▶ GIVEN INSTRUCTION:
Reproduce the records word for word, starting at the line that contains "Comparing the striped" and going on through the final line of the records, with both ends included.

(Spatial question records)

════

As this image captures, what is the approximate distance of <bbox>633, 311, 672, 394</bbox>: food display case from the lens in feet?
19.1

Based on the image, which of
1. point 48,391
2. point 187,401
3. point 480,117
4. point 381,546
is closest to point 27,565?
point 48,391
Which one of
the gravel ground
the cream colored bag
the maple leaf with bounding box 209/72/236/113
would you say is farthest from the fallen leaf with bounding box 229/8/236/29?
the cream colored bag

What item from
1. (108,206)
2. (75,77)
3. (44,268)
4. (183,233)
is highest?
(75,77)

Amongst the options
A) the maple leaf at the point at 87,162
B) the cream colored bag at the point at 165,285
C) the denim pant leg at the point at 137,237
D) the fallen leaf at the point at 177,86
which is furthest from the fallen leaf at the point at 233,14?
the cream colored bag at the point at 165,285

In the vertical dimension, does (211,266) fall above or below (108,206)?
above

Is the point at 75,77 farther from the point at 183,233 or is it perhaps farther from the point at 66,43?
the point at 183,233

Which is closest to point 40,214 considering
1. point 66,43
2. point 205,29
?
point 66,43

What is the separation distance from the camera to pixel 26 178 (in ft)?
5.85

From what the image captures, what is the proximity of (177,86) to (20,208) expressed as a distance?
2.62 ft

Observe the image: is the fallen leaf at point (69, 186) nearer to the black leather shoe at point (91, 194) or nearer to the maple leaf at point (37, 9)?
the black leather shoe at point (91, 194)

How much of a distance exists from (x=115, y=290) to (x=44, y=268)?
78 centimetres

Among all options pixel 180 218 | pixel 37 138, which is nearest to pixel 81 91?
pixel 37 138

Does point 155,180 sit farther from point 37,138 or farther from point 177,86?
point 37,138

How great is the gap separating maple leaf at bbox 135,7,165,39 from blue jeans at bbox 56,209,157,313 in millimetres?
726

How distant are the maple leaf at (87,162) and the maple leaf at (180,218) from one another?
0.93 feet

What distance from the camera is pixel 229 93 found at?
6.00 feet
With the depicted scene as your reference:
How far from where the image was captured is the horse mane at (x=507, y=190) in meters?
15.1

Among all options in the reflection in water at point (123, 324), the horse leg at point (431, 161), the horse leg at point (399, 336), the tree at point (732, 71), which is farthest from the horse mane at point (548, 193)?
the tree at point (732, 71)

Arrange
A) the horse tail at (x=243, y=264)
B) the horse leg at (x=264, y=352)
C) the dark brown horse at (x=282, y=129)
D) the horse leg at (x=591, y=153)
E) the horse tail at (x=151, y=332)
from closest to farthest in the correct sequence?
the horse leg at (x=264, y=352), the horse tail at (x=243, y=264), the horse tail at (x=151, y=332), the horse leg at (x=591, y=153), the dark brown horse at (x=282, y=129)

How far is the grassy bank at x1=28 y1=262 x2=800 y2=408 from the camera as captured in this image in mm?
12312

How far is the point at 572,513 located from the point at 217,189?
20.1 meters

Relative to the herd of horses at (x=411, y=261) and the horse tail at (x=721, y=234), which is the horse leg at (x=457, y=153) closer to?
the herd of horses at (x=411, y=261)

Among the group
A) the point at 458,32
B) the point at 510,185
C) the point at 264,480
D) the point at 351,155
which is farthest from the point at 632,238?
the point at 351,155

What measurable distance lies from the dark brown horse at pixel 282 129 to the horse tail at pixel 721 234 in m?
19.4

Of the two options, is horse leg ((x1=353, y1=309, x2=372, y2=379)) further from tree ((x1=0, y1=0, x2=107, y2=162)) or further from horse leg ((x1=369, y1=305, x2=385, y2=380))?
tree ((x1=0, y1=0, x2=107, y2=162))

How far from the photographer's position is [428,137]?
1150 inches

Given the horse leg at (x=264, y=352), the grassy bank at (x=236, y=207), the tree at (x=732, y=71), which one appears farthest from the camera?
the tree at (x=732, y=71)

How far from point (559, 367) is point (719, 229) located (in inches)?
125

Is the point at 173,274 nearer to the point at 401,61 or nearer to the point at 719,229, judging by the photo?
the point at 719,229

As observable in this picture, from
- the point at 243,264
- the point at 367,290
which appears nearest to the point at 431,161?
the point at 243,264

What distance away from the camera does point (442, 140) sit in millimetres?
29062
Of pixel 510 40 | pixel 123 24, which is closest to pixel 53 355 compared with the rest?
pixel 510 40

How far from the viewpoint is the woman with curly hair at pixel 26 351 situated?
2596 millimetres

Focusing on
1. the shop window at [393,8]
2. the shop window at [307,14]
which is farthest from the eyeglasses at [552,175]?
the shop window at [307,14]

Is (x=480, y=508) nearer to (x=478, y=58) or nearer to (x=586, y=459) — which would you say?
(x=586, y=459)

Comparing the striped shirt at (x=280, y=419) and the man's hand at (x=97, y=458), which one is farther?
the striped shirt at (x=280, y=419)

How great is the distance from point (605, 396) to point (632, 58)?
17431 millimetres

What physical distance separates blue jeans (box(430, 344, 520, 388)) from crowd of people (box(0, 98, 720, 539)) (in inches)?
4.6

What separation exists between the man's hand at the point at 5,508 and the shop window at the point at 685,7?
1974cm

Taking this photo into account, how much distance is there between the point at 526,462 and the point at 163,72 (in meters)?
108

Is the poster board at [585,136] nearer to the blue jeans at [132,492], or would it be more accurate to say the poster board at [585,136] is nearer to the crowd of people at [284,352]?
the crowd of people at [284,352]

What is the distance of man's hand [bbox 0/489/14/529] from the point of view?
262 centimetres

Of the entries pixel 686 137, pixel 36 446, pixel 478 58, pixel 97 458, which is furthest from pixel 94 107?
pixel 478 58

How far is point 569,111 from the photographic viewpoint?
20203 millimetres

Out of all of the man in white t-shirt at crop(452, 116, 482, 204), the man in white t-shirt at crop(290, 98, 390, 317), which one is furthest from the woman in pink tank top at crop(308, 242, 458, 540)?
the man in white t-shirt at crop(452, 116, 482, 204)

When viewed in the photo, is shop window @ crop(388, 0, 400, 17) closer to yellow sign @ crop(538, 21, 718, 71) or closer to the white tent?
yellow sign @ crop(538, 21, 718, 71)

════

▶ RESULT FOR THIS TASK:
Comparing the striped shirt at (x=280, y=419) and the man's hand at (x=97, y=458), which one is farther?
the striped shirt at (x=280, y=419)

How great is the distance from point (605, 396) to point (632, 58)?
17431 millimetres

What physical distance separates blue jeans (box(430, 344, 520, 388)) from crowd of people (box(0, 98, 720, 539)) (in inches)?
4.6

What separation exists between the man's hand at the point at 5,508 and the shop window at the point at 685,7?
1974cm

Taking this photo into account, how much distance is there between the point at 526,462 and the point at 163,72 (in meters)?
108

Is the poster board at [585,136] nearer to the blue jeans at [132,492], or would it be more accurate to say the poster board at [585,136] is nearer to the crowd of people at [284,352]?
the crowd of people at [284,352]

What is the distance of man's hand [bbox 0/489/14/529] from the point of view?
262 centimetres

Of the entries pixel 686 137, pixel 36 446, pixel 478 58, pixel 97 458, which is furthest from pixel 94 107?
pixel 478 58

How far is point 569,111 from the photographic viewpoint?
20203 millimetres

Out of all of the man in white t-shirt at crop(452, 116, 482, 204), the man in white t-shirt at crop(290, 98, 390, 317), which one is furthest from the woman in pink tank top at crop(308, 242, 458, 540)?
the man in white t-shirt at crop(452, 116, 482, 204)

When viewed in the photo, is shop window @ crop(388, 0, 400, 17) closer to yellow sign @ crop(538, 21, 718, 71) or closer to the white tent?
yellow sign @ crop(538, 21, 718, 71)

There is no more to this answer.